GithubHelp home page GithubHelp logo

dataviz's Introduction

Data Visualizations

Cristian E. Nuno April 16, 2018

Visualizing Categorical Counts

This week, I spent some time learning about the data.table package. A lot of folks on Stack Overflow recommended I look into it to speed up my processing time.

At first, I didn't know if the package was being hyped up. But after experimenting, the hype is real: data.table performs operations extremely quickly.

At first, the trade-off for this speed is readability.

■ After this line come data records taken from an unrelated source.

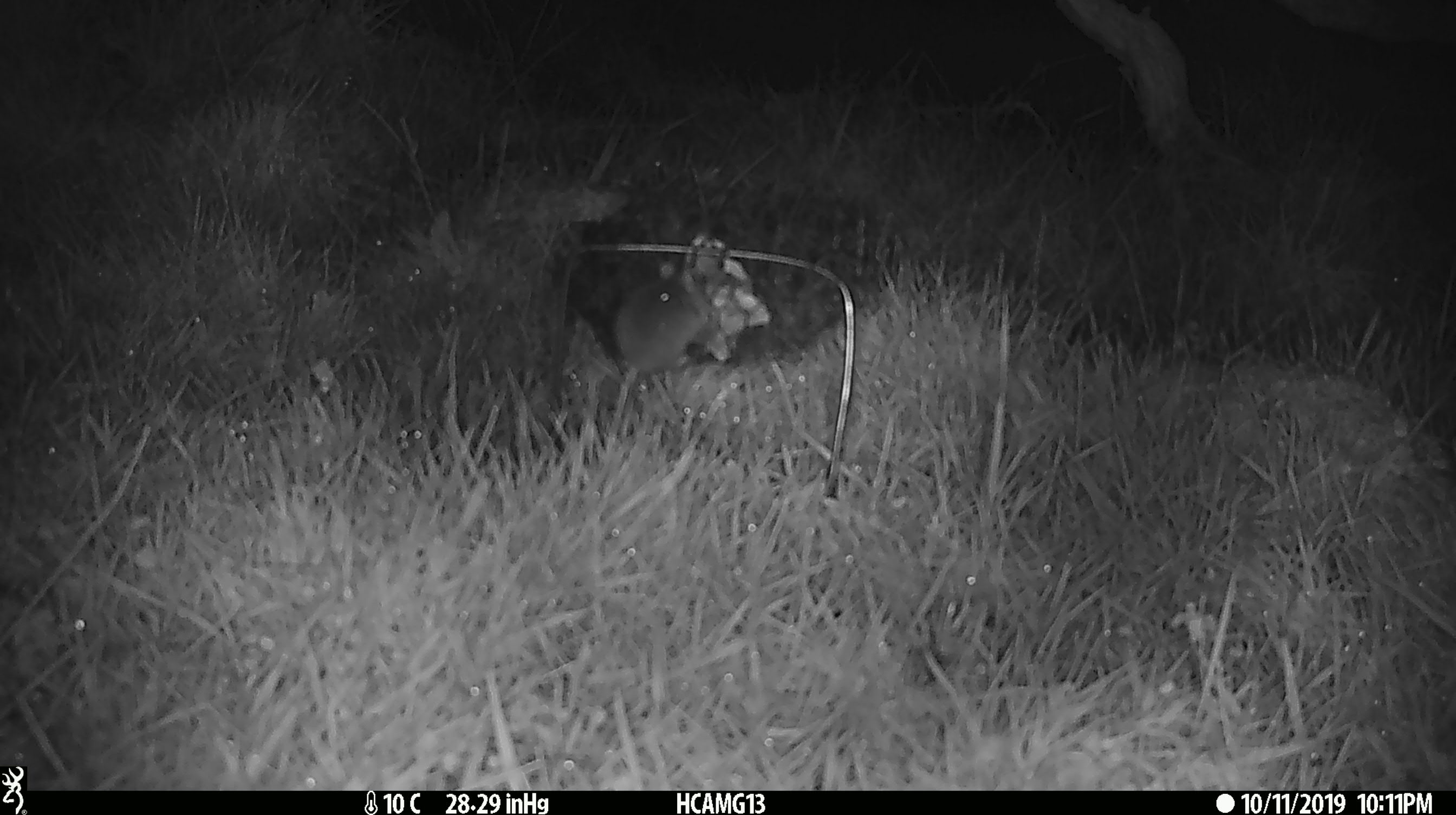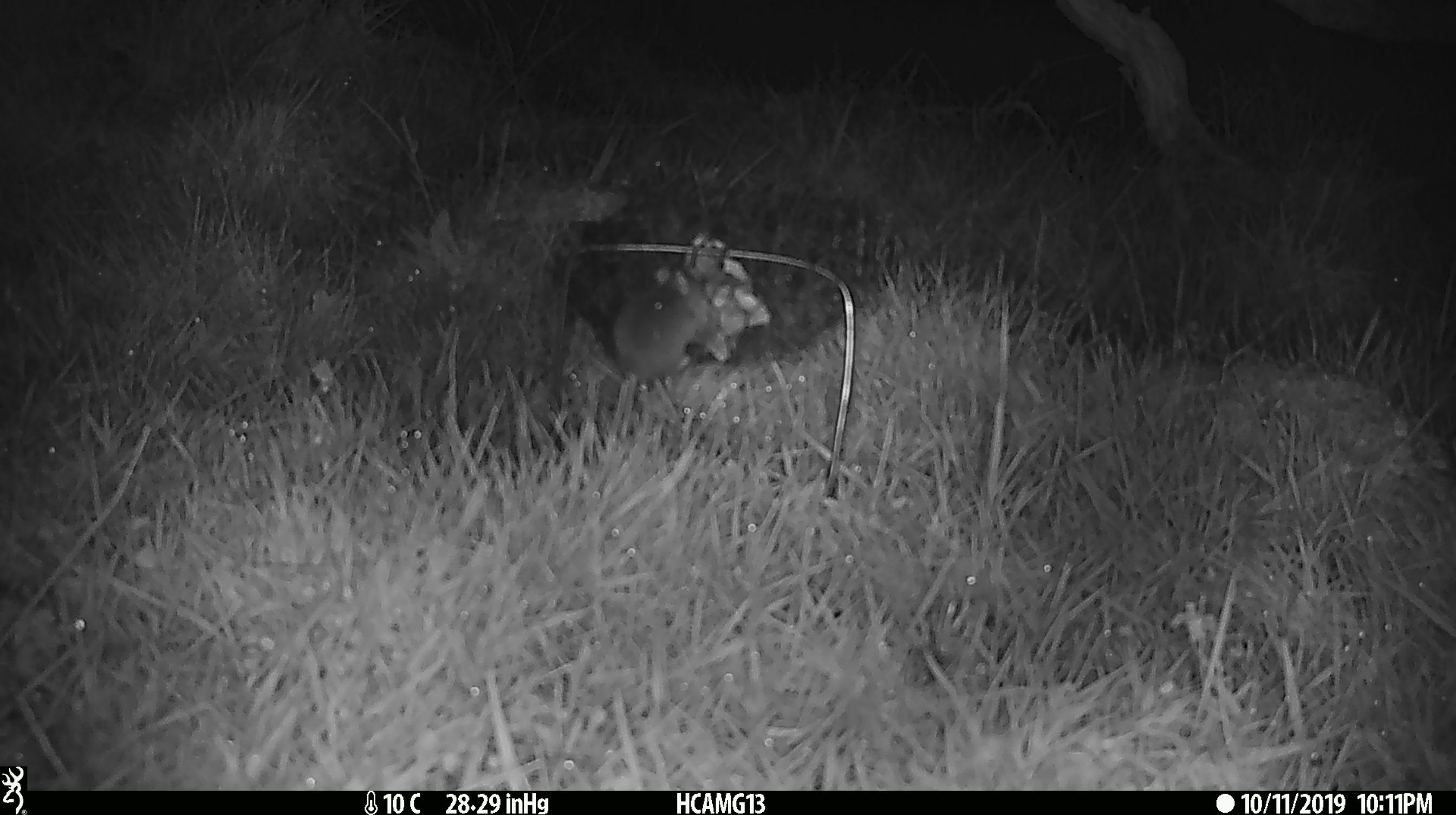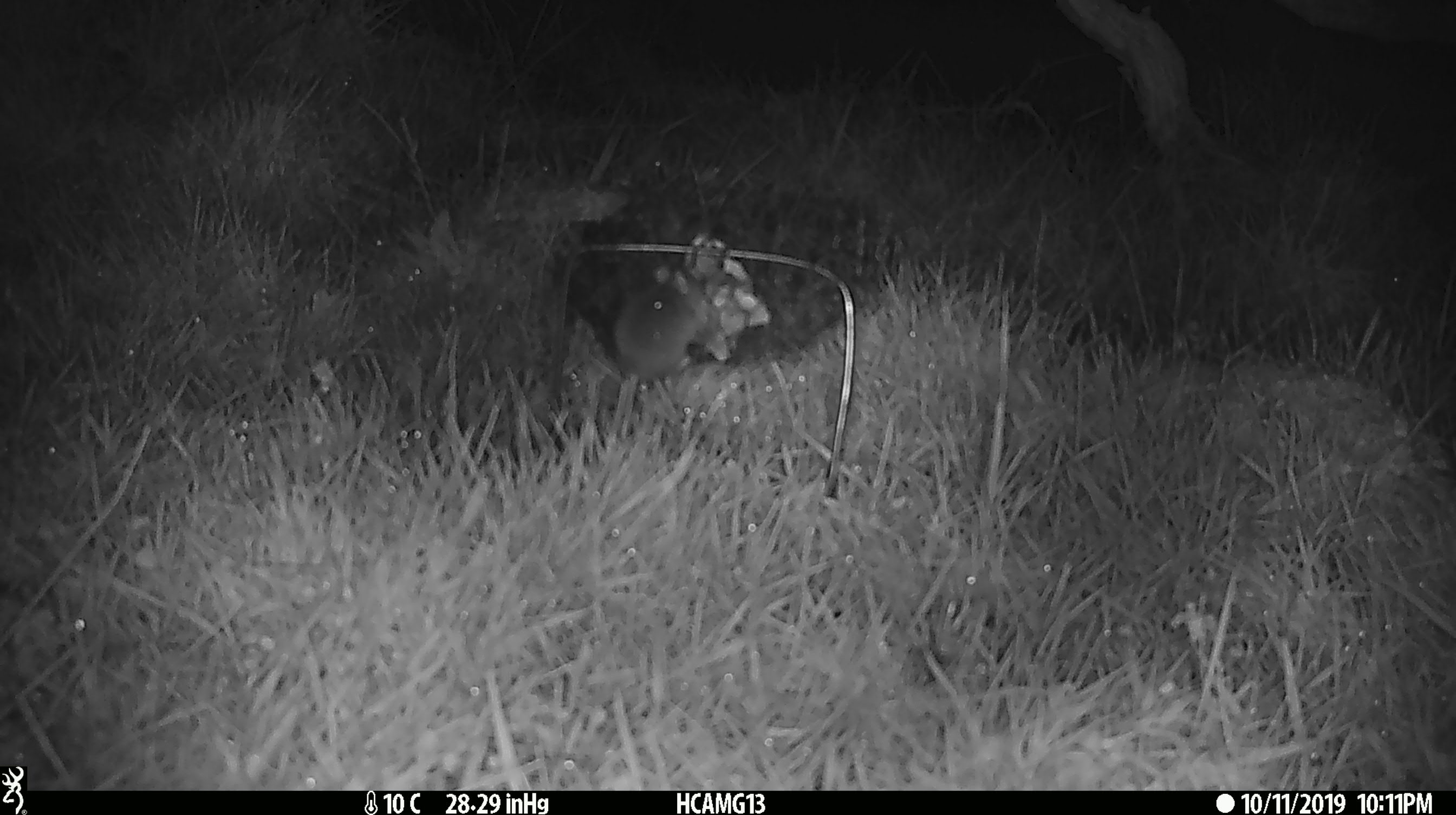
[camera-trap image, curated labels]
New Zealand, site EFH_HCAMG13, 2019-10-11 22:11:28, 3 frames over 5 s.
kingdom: Animalia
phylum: Chordata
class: Mammalia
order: Rodentia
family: Muridae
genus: Mus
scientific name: Mus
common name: mouse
Mouse (Mus).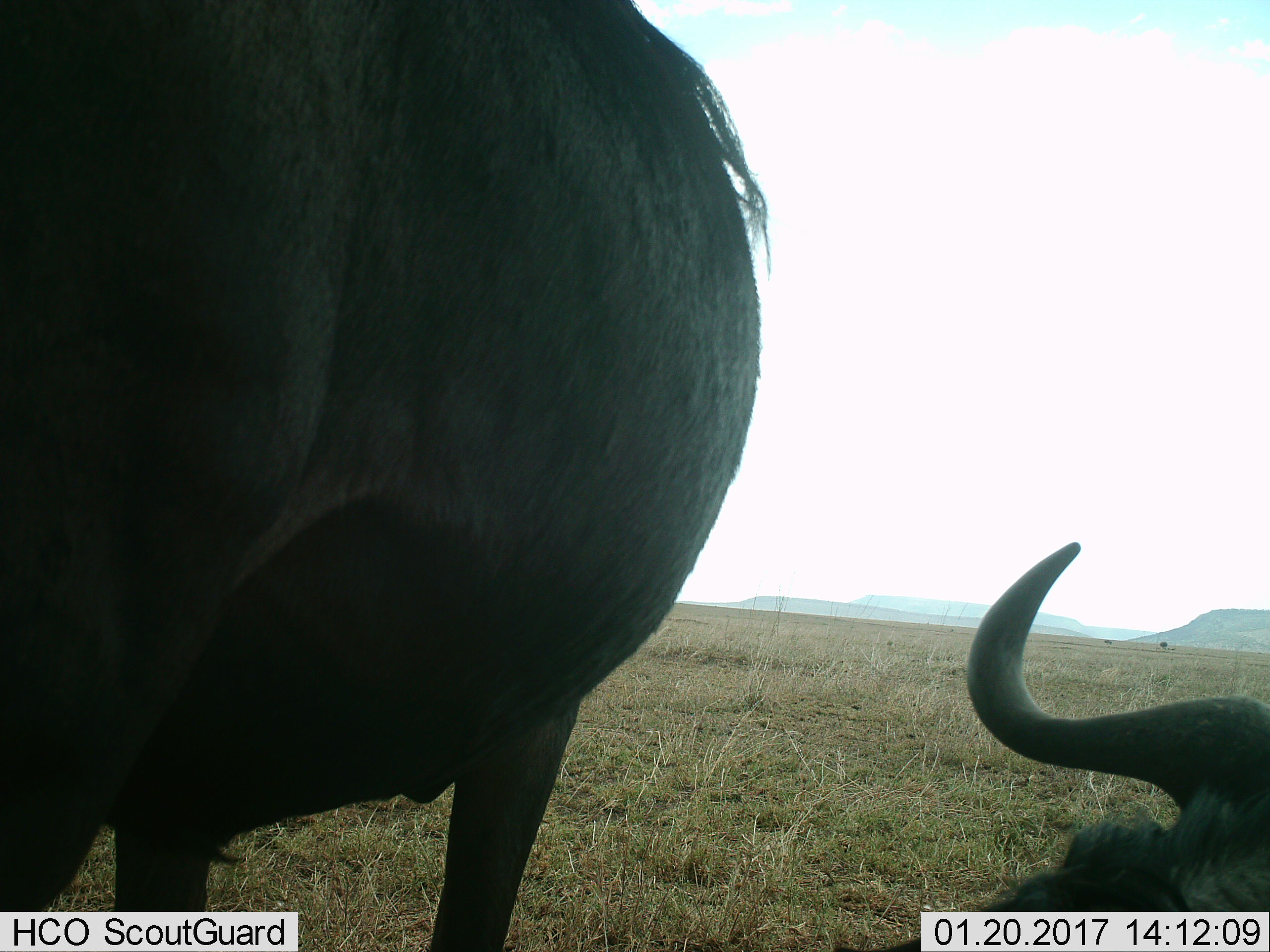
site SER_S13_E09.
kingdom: Animalia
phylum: Chordata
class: Mammalia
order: Artiodactyla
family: Bovidae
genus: Connochaetes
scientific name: Connochaetes taurinus taurinus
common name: blue wildebeest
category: wildebeestblue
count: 2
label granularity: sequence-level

But the folks at data.table provide great documentation to help newbies like myself become more familiar with their syntax.

# load necessary packages
library( data.table )
library( ggplot2 )

# load necessary data
df <- as.data.table( mtcars )

# print object size 
object.size( df )
## 5608 bytes
# expand the rows in df
# from 32 to 16 billion
df <- df[ rep( x = 1:nrow( df ), times = 500000), ]

# check dim
dim( df )
## [1] 16000000       11
# now size of df is nearly 1.5 GB
object.size( df )
## 1408002792 bytes
# count the number of unique values 
# that appear in the `cyl` column
cyl.counts <-
  df[, j = .( Count = .N)
     , by = .(Cylinders = cyl ) ][ order( Cylinders ) ]


# visualize results
ggplot( cyl.counts, aes( x = factor( Cylinders )
                         , y = Count ) ) +
  geom_bar( stat = "identity"
            , aes( fill = factor( Cylinders ) )
            , position = "dodge" ) + 
  labs( title = "Counting Cylinders"
        , subtitle = "There were fewer cars with 6 cylinders than those with 4 or 8 cylinders."
        , caption = "Source: 1974 Motor Trend Car Road Tests"
        , fill = "Cylinder"
        , x = "Cylinder" )

Multiple Elements

This is a great example of not knowing what story to tell with my data.

# load necessary data
df <- 
  data.frame( Grade = factor( x = rep( x = c( "PK", "K", 1:12 )
                                       , times = 30 )
                              , levels = c( "PK", "K", 1:12) )
              , Count = sample( x = 1000:30000, size = 420, replace = FALSE)
              , School_Year = do.call( what = "c"
                                       , args = lapply( X = 2009:2018, FUN = rep, times = 42 ) )
              , File_Type = factor( x = rep( x = c( rep( x = "20th Day", times = 14), rep( x = "Mid Year", times = 14), rep( x = "End of Year", times = 14 ) ), times = 10 )
                                     , levels = c("20th Day", "Mid Year", "End of Year" ) )
              , stringsAsFactors = TRUE )

ggplot( data = df
        , aes( x = School_Year, y = mean( Count ) ) ) +
  geom_bar( aes( fill = Grade )
            , position = "dodge"
            , stat = "identity" ) + 
  facet_grid( facets = Grade ~ File_Type )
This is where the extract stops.